We still know comparatively little about the history of the Big Cave of Shanidar. But standing before the deep cut that we have sliced into its floor, we can see the general outlines of that history. We see Neanderthal man crouching over a fire nearly 100,000 years ago, and looking out from the cave mouth at a valley landscape not too different from the one today. He goes forth to hunt tortoises, wild goats and wild pigs (which still roam the valley but are now untouched by the Kurds because of a religious taboo). Apparently he does not try to catch the swift deer or tackle the dangerous bear, wolf or leopard (at least their bones are practically absent in the deposits of Shanidar cave). The splintered bones of his game show that he cracked open the bones to suck out every bit of marrow.

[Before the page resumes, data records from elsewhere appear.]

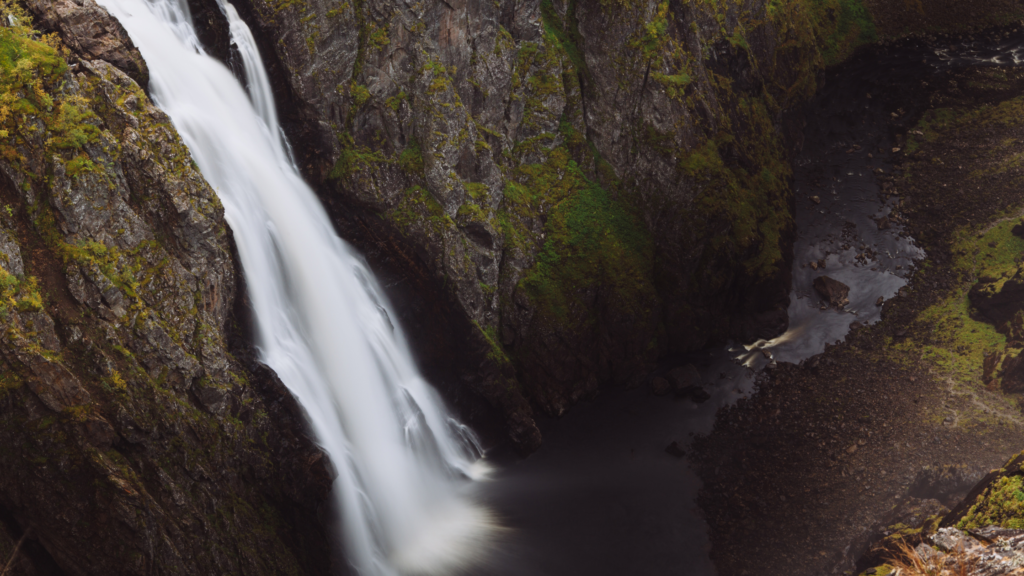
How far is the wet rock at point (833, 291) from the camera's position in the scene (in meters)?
27.9

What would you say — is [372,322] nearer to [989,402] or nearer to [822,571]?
[822,571]

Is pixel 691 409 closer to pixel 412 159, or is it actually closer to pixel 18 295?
pixel 412 159

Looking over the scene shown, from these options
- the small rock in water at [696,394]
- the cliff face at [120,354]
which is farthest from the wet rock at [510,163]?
the cliff face at [120,354]

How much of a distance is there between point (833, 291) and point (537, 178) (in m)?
13.9

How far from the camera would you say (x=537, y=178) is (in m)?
25.7

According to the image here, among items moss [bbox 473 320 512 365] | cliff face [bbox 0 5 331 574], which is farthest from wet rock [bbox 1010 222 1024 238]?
cliff face [bbox 0 5 331 574]

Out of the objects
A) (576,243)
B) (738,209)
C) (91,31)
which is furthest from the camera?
(738,209)

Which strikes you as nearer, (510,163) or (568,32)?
(510,163)

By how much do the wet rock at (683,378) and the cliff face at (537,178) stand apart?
117 centimetres

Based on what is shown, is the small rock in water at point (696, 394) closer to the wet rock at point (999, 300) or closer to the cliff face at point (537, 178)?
the cliff face at point (537, 178)

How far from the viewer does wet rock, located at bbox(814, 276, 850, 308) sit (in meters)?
27.9

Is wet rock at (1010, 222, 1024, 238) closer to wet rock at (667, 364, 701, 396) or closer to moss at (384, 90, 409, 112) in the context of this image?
wet rock at (667, 364, 701, 396)

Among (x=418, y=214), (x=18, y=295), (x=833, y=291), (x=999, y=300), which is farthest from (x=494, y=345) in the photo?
(x=999, y=300)

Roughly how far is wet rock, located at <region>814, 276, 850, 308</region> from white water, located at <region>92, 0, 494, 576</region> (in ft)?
56.5
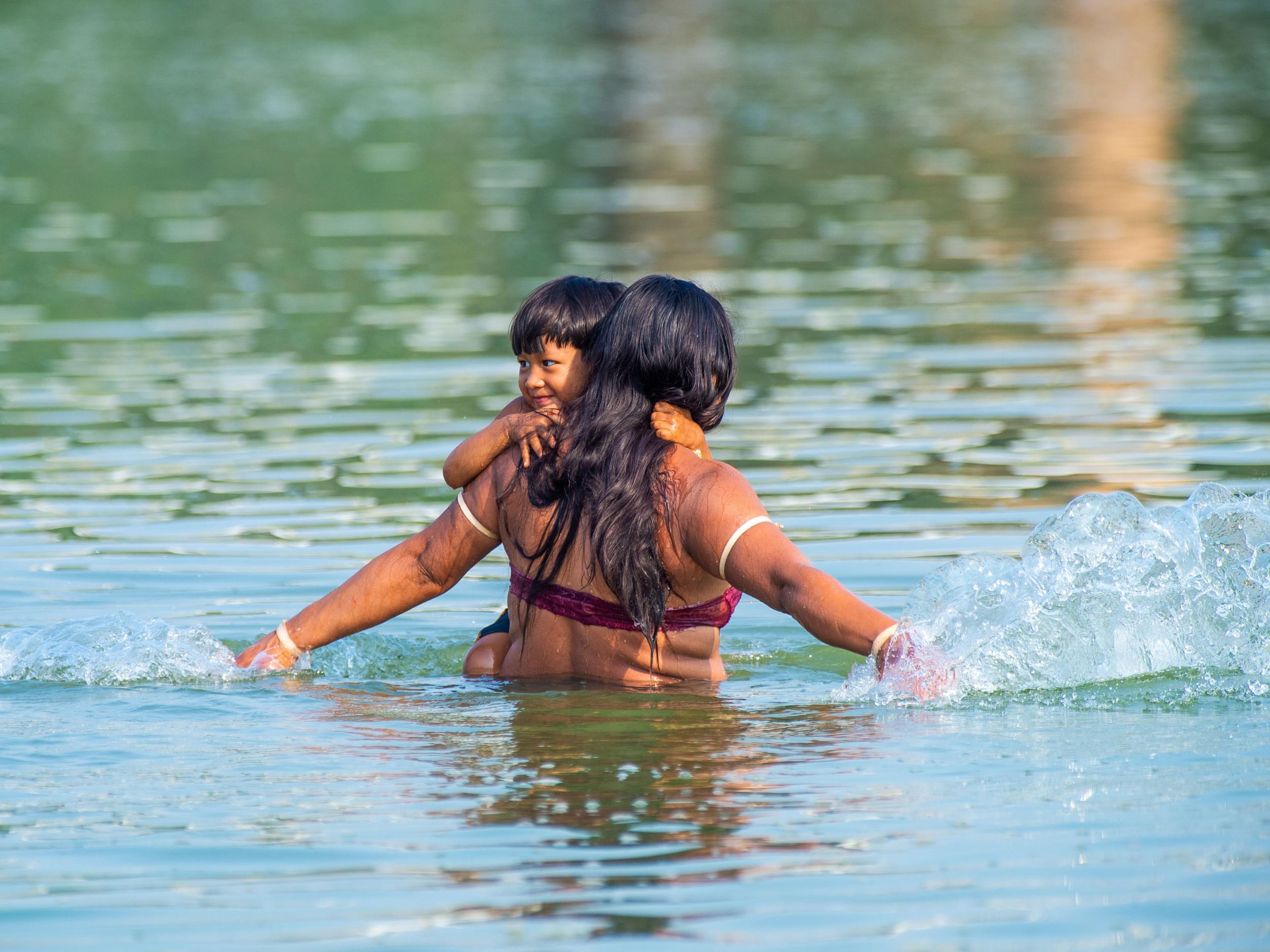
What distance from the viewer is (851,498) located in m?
8.60

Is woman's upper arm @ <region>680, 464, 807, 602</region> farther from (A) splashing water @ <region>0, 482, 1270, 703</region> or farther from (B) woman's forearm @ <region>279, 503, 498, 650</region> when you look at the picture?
(B) woman's forearm @ <region>279, 503, 498, 650</region>

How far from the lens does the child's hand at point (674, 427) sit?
5.36m

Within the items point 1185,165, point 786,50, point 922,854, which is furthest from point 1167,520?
point 786,50

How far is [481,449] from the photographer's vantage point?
18.3ft

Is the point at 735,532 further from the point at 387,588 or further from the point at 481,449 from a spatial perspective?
the point at 387,588

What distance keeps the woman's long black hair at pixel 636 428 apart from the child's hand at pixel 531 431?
0.22ft

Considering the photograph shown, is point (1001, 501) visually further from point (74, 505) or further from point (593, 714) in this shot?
point (74, 505)

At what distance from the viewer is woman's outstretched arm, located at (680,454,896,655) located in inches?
200

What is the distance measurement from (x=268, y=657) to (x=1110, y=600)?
2.62 metres

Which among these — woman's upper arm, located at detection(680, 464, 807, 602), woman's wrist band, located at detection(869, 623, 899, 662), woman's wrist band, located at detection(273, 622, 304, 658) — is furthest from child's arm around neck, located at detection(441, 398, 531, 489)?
woman's wrist band, located at detection(869, 623, 899, 662)

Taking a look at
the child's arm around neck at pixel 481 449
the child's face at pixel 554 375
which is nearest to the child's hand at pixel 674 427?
the child's face at pixel 554 375

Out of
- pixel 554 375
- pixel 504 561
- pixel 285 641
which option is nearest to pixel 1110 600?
pixel 554 375

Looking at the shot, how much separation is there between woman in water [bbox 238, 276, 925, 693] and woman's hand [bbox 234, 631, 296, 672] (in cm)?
67

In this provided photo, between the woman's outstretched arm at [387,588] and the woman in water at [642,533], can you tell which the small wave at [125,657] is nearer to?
the woman's outstretched arm at [387,588]
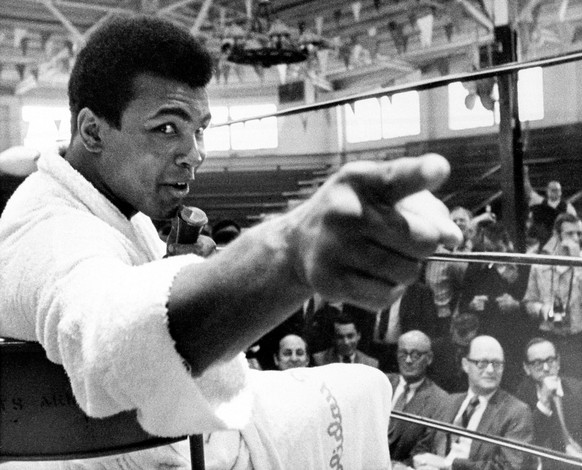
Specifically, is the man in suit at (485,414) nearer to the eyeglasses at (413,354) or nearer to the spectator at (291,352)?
the eyeglasses at (413,354)

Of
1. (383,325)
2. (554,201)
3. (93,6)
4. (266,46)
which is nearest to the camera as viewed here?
(383,325)

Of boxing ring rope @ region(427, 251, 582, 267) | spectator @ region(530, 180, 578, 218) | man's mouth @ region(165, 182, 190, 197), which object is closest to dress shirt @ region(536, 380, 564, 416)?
spectator @ region(530, 180, 578, 218)

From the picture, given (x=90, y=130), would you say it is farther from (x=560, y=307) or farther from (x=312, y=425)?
(x=560, y=307)

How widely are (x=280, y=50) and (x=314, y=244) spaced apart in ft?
17.8

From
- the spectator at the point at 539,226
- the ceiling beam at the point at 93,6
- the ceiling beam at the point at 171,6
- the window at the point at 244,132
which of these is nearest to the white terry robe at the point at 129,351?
the spectator at the point at 539,226

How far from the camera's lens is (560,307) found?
301cm

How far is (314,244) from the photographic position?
0.46 metres

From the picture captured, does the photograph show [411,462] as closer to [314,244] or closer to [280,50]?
[314,244]

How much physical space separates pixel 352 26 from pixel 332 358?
6.40 m

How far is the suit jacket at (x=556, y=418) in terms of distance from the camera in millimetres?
2891

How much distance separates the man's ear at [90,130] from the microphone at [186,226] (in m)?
0.16

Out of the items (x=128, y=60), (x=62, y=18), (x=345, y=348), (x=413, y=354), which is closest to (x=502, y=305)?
(x=413, y=354)

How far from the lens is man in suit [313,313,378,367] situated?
3418 mm

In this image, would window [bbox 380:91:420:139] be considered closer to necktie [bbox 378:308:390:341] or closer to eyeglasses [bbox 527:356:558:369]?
necktie [bbox 378:308:390:341]
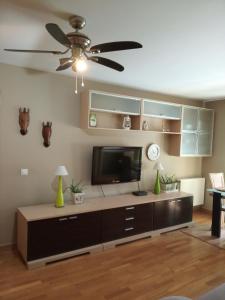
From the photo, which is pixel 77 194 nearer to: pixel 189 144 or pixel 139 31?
pixel 139 31

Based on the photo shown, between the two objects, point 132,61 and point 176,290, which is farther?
point 132,61

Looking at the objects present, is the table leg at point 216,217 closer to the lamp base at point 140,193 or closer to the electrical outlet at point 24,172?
the lamp base at point 140,193

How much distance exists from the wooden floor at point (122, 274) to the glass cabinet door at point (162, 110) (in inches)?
84.8

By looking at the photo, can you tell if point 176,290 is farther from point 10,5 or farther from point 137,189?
point 10,5

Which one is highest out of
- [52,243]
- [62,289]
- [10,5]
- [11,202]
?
[10,5]

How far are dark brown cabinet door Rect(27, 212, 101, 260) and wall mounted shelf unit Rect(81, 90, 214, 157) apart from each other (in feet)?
4.44

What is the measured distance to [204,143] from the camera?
191 inches

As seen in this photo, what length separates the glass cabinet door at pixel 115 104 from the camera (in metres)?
3.48

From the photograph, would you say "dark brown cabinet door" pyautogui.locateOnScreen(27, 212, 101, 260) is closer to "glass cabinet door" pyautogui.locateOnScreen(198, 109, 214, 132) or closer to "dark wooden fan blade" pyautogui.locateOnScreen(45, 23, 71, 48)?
"dark wooden fan blade" pyautogui.locateOnScreen(45, 23, 71, 48)

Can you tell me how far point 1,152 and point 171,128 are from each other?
3.07 metres

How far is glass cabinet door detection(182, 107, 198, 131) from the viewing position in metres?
4.46

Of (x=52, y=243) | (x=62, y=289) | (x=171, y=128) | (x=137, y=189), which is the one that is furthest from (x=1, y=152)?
(x=171, y=128)

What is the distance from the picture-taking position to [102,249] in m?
3.15

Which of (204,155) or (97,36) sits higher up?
(97,36)
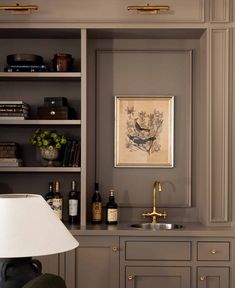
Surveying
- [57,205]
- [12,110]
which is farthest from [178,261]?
[12,110]

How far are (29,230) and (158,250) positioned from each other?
2.20 m

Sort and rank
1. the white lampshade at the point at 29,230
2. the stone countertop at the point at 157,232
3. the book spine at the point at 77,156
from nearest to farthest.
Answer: the white lampshade at the point at 29,230 < the stone countertop at the point at 157,232 < the book spine at the point at 77,156

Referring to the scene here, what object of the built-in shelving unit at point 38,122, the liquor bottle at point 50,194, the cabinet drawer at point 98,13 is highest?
the cabinet drawer at point 98,13

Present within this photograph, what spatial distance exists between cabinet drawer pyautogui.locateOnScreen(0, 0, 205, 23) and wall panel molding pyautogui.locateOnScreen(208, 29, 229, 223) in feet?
0.69

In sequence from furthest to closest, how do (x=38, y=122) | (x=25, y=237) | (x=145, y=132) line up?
1. (x=145, y=132)
2. (x=38, y=122)
3. (x=25, y=237)

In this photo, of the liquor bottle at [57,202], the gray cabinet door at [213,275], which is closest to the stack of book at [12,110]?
the liquor bottle at [57,202]

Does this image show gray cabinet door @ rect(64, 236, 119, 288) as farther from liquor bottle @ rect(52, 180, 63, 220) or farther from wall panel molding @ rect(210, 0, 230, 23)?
wall panel molding @ rect(210, 0, 230, 23)

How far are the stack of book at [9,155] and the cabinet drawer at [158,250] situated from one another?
3.21 ft

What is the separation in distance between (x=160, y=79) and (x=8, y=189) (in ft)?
4.61

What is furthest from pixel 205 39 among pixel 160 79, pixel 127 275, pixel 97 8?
pixel 127 275

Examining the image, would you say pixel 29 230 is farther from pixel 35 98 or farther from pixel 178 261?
pixel 35 98

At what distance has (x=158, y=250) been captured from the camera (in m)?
4.25

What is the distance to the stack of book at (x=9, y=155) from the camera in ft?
14.7

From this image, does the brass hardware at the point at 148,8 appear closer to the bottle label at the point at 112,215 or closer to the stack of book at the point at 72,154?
the stack of book at the point at 72,154
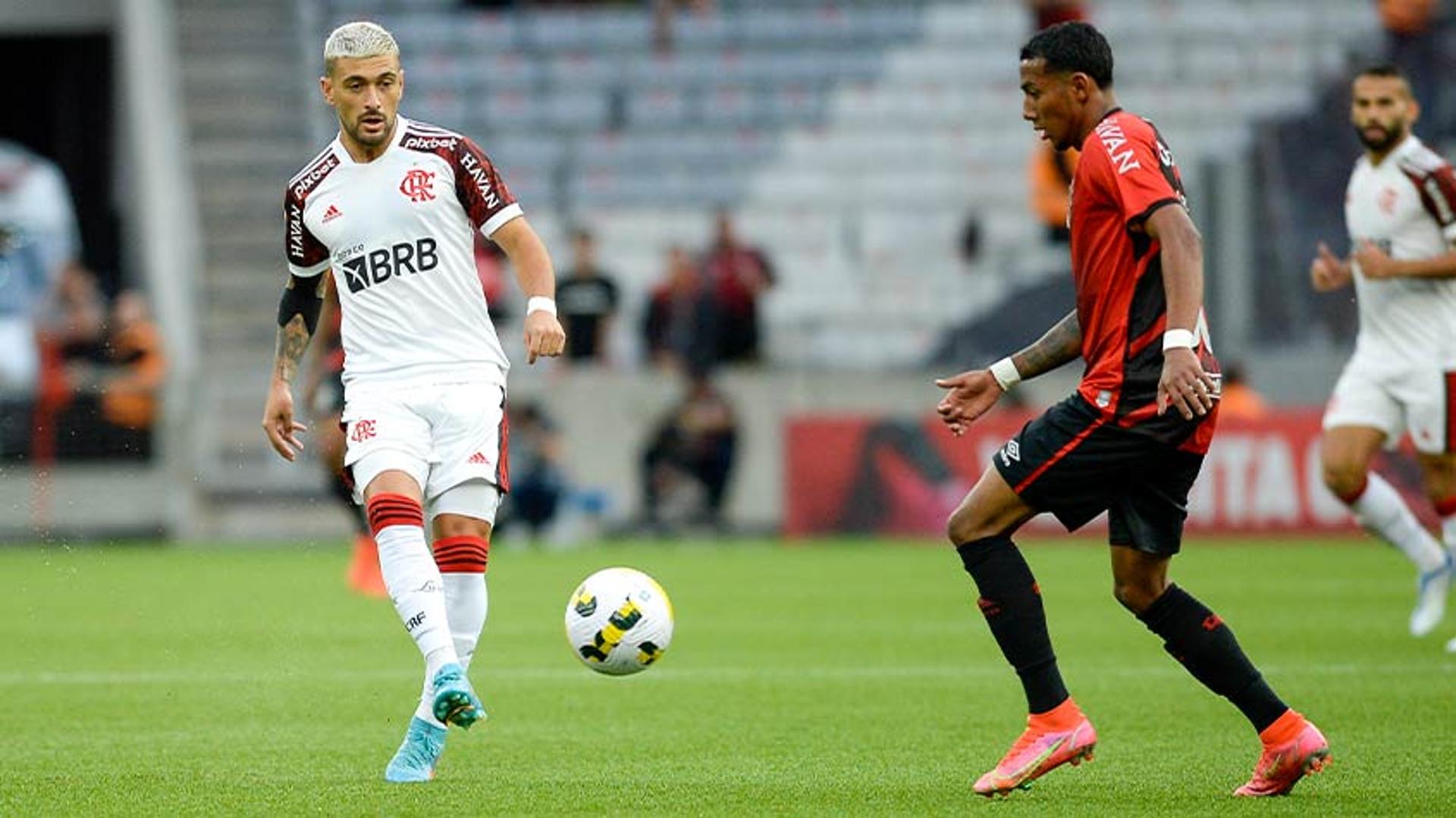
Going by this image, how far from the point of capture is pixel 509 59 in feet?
83.5

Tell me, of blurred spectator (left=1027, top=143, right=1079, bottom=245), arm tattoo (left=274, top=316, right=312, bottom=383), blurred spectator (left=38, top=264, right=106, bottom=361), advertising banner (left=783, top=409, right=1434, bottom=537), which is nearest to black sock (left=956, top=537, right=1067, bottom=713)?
arm tattoo (left=274, top=316, right=312, bottom=383)

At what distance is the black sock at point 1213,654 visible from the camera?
681 cm

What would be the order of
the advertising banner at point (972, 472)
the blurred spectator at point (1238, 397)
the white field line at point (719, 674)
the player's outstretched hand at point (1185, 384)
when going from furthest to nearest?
the blurred spectator at point (1238, 397), the advertising banner at point (972, 472), the white field line at point (719, 674), the player's outstretched hand at point (1185, 384)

For tens of thousands of years Neanderthal man hangs on at the cave, surviving the Ice Age, rockfalls and unremitting rains. Although he is a backward type, he lingers on -in this mountain fastness for thousands of years after physically more "progressive" Neanderthals have died out in Palestine, only 600 miles away. Century after century his life continues with a monotonous sameness; even his flint tools do not change. Eventually he is succeeded by Homo sapiens. Now the curve of culture begins to rise gradually: the new men improve their hunting weapons, fashion tools for woodworking and sit around a communal fire. Thousands of years later the inhabitants of the cave have advanced to finely chipped tools, sewing and painting. But the curve of progress still clings low on the horizon. Then, some 7,000 years ago (only yesterday in the long history of the cave), the curve suddenly begins to shoot up with a burst of power. The people of Shanidar Cave learn to domesticate animals, till the soil, grind wheat, make pottery, spin thread. They remain, however, an isolated, pastoral people, in spite of the successive Sumerian, Babylonian, Assyrian and Persian civilizations that rise and fall in nearby Mesopotamia.
So the story of Shanidar Cave ends just a little beyond the Stone Age. Soon, it seems, its story will come to a final end, because the Iraq Government plans to build a dam on the Greater Zab which will flood Shanidar Valley and cut off access to the cave. Fortunately it was discovered in time to tell us its history.